Стыд и боль тянули вниз, а победа поддерживала равновесие. Победа означала «здесь мое место», хоть и ненадолго, потому как я с каждым годом становилась ненасытнее к победам – над несправедливостью в классе, над обидами во дворе, над собой. Пришлось мириться с Ванькиным присутствием, хотя каждый раз при виде него хотелось сжаться в точку. А став точкой, испариться.
Мы сидели, прижавшись спинами к кирпичной стене заброшенного бассейна. Подсказка оказалась ложной, и вместо следующей подсказки мы обнаружили лишь завернутый в бумагу камень.
– Не может быть! – я с досады швырнула камень в стену, он отскочил и попал Ваньке в ногу.
– Может, хватит?! – Ванька схватил меня за руку и строго взглянул мне в глаза.
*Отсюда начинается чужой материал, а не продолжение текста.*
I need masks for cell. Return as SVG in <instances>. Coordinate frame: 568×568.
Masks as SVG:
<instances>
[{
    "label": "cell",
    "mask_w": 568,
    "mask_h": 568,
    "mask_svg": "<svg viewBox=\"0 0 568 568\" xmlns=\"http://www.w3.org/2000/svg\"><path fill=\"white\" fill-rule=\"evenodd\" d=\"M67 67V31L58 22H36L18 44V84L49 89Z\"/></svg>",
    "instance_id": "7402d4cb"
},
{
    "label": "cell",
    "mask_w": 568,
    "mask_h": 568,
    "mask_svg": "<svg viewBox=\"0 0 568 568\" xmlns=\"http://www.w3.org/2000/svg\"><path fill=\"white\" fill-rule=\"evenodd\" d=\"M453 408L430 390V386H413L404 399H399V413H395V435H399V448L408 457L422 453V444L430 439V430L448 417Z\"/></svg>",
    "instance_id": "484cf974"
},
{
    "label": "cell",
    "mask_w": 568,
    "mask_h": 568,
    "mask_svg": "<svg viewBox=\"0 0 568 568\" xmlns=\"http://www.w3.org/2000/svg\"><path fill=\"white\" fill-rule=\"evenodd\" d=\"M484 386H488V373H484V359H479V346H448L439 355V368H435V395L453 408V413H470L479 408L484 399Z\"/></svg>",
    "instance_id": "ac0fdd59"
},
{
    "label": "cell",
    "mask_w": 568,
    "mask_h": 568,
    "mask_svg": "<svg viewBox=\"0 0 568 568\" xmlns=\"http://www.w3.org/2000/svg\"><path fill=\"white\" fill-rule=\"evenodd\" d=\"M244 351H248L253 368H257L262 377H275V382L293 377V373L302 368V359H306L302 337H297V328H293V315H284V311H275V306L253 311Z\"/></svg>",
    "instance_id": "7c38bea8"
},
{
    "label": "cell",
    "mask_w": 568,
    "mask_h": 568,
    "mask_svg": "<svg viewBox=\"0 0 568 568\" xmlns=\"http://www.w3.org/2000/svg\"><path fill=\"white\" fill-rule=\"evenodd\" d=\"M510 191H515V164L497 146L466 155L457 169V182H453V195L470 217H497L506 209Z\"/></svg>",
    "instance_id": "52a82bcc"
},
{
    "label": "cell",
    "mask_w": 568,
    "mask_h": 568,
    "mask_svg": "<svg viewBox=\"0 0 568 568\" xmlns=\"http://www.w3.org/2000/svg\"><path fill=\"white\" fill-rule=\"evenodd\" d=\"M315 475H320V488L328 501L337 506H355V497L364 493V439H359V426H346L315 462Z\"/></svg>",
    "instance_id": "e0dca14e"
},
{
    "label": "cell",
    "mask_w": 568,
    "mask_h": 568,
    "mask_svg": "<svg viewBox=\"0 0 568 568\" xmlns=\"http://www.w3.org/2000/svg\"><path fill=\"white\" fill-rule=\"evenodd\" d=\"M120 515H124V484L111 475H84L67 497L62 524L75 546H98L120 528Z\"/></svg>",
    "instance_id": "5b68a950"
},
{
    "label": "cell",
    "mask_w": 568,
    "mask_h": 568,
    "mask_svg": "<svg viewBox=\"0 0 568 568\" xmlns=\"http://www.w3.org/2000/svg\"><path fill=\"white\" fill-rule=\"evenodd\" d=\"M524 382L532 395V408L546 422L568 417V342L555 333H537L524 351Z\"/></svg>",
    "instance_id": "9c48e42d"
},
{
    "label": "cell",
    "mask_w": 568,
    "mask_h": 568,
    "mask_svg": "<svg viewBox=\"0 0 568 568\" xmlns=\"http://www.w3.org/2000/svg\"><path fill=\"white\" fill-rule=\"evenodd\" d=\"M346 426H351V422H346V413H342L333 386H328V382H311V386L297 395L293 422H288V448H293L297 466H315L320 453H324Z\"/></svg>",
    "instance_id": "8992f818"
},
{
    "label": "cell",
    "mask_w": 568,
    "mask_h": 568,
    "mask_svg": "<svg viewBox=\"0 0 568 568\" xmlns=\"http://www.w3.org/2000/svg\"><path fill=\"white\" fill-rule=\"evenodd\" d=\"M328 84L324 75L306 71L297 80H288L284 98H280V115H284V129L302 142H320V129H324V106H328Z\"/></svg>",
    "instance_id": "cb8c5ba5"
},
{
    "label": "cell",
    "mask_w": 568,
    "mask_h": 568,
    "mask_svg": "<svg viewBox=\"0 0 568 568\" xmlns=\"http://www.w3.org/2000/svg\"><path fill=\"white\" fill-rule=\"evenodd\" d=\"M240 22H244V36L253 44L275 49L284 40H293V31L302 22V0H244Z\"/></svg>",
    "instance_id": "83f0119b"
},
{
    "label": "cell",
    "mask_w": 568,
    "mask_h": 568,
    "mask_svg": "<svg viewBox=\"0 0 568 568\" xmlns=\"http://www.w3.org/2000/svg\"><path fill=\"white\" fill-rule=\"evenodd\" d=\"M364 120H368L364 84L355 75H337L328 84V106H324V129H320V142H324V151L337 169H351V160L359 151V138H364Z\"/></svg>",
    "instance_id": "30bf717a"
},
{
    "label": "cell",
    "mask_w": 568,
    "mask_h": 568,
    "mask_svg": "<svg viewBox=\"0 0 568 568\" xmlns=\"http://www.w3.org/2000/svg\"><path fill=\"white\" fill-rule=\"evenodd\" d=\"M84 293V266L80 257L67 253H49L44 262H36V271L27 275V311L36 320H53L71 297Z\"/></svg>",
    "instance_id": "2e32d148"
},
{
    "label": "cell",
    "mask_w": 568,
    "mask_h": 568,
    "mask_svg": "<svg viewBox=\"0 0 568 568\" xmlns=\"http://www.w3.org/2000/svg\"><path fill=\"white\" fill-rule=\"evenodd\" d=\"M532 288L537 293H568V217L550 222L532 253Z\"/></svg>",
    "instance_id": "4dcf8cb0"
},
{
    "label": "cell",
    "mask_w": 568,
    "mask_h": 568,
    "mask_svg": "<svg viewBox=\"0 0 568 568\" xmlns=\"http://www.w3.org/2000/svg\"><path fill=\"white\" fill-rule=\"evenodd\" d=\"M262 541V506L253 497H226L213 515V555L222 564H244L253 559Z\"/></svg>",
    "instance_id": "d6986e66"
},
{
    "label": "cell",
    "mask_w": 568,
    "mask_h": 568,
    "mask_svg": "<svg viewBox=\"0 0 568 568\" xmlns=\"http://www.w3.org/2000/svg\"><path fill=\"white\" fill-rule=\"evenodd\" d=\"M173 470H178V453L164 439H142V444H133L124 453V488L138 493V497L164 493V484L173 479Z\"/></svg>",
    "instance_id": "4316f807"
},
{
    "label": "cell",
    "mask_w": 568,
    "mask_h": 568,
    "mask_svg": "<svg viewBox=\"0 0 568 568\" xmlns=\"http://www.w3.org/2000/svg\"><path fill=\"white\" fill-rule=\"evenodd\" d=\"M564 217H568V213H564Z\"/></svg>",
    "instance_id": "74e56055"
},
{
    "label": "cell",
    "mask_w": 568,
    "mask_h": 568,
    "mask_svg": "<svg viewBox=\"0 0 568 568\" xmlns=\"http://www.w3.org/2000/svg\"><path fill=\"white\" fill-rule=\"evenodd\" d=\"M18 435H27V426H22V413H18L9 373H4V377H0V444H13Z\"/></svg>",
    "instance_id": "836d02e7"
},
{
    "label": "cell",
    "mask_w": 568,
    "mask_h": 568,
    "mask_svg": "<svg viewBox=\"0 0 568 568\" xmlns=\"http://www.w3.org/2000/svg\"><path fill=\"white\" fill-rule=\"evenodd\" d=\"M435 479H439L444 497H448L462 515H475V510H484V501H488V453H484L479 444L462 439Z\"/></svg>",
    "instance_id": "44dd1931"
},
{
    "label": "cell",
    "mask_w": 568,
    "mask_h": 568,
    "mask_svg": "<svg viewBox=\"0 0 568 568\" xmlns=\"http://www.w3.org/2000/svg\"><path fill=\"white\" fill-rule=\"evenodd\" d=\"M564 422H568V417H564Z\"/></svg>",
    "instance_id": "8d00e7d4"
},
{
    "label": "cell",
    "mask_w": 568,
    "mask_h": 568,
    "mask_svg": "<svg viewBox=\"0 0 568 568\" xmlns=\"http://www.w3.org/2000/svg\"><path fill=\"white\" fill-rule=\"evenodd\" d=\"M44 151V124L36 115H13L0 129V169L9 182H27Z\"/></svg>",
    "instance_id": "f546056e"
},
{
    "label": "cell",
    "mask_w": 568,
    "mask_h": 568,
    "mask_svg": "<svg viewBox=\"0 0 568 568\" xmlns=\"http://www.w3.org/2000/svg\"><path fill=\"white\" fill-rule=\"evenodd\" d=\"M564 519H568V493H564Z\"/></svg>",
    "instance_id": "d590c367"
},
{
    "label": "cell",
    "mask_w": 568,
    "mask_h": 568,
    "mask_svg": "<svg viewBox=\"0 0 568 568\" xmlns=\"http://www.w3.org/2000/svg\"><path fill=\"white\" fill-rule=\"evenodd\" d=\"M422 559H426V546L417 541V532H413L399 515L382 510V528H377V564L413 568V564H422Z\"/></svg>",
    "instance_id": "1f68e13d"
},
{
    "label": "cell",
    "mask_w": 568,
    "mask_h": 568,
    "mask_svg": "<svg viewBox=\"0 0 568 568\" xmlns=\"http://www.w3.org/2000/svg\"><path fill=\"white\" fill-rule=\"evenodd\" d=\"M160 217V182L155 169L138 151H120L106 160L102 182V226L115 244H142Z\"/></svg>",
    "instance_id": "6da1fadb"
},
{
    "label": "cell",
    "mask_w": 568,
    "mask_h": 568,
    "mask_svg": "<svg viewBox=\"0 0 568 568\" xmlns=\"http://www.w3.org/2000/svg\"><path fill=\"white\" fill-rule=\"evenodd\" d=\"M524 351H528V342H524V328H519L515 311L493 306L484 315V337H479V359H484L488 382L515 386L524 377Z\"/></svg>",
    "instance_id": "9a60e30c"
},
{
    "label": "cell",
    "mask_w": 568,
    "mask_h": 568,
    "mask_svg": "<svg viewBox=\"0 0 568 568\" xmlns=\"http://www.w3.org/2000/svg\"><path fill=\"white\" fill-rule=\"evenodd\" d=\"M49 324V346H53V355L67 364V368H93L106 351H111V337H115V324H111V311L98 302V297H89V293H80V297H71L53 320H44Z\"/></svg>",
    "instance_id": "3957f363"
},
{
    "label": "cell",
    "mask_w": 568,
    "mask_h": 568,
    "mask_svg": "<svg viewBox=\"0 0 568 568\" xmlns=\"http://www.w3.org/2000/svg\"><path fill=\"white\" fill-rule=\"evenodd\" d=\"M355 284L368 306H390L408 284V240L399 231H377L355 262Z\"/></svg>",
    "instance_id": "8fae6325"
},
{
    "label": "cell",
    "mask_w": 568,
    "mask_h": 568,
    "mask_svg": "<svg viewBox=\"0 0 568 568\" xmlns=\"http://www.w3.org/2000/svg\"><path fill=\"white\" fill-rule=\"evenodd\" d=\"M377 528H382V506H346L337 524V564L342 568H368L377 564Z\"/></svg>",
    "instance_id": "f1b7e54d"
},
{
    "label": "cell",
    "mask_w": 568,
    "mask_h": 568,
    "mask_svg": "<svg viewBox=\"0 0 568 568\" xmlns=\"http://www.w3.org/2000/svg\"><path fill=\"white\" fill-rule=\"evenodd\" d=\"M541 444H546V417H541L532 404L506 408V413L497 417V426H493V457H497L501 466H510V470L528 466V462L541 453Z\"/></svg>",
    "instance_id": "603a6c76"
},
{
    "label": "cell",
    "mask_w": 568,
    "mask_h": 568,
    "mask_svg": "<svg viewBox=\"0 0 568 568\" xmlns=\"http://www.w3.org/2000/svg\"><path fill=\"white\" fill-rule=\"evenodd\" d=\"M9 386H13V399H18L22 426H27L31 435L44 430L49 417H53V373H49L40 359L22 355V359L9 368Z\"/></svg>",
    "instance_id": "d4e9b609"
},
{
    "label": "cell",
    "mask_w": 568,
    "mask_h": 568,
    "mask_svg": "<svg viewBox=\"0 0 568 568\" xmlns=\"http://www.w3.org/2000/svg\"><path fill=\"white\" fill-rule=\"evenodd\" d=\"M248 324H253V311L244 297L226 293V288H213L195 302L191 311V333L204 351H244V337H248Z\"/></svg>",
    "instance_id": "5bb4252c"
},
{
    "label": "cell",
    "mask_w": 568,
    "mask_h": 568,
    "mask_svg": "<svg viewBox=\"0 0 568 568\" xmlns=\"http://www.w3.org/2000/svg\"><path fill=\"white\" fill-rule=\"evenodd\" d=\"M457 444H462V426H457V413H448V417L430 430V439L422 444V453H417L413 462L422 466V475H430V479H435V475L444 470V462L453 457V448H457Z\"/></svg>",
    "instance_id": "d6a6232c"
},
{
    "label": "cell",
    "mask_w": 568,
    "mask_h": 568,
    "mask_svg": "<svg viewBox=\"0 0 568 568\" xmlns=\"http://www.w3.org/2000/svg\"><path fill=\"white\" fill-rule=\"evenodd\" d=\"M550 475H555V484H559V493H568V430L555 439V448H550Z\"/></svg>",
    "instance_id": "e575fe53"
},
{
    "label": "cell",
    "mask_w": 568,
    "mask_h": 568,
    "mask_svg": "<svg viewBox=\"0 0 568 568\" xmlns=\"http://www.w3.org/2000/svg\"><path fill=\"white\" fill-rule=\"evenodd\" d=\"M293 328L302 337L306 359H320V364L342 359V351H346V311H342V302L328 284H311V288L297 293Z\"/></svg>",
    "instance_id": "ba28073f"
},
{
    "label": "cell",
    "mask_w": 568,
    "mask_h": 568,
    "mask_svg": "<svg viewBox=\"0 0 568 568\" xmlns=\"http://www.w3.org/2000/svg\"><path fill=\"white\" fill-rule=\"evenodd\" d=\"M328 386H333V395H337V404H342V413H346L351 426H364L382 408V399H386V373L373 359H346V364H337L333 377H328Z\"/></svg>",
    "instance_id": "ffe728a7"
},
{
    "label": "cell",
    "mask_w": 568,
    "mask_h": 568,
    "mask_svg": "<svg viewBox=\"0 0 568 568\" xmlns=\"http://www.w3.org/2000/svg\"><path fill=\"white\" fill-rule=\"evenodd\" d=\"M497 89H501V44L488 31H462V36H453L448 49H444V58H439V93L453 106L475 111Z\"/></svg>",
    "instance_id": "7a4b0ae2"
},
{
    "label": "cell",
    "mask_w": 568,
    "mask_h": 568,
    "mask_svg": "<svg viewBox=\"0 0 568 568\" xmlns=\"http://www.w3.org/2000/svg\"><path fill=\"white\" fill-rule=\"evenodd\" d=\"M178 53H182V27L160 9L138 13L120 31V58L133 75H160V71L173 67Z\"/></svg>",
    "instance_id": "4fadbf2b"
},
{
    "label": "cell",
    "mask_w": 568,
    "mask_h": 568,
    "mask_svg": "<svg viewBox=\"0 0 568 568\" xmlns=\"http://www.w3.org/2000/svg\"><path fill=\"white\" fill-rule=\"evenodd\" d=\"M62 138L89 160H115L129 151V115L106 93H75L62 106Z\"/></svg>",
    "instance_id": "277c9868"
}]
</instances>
Бежать некуда.
– Я случайно, прости, – пришлось выдавить из себя извинение.
– Я не об этом. Что с тобой творится?
Я изобразила непонимание. Но это было глупо, и он скоро поймет, что я лгу. Он слишком взрослый. И сейчас он один на один с моей попыткой избежать, солгать, спрятаться. Я почему-то сразу почувствовала, что проиграла. Что он все понял.
– Ты на меня злишься? – Ванька продолжал допытываться.
Пожалуйста, солги. Это важнее всего на свете. Ложь спасет от его попытки приблизиться. Но я не смогла. Мне почему-то стало невыносимо стыдно лгать именно ему.
– Нет, не злюсь. Ты ведь правду сказал. Я заикаюсь. С самого детства. До школы вообще не разговаривала.
– С тобой не разговаривали что ли? – Ванька не понял.
– Разговаривали. Но не замечали, – я, кажется, сама впервые поняла это.
– А я заметил, – Ванька улыбнулся и потер ушибленное место.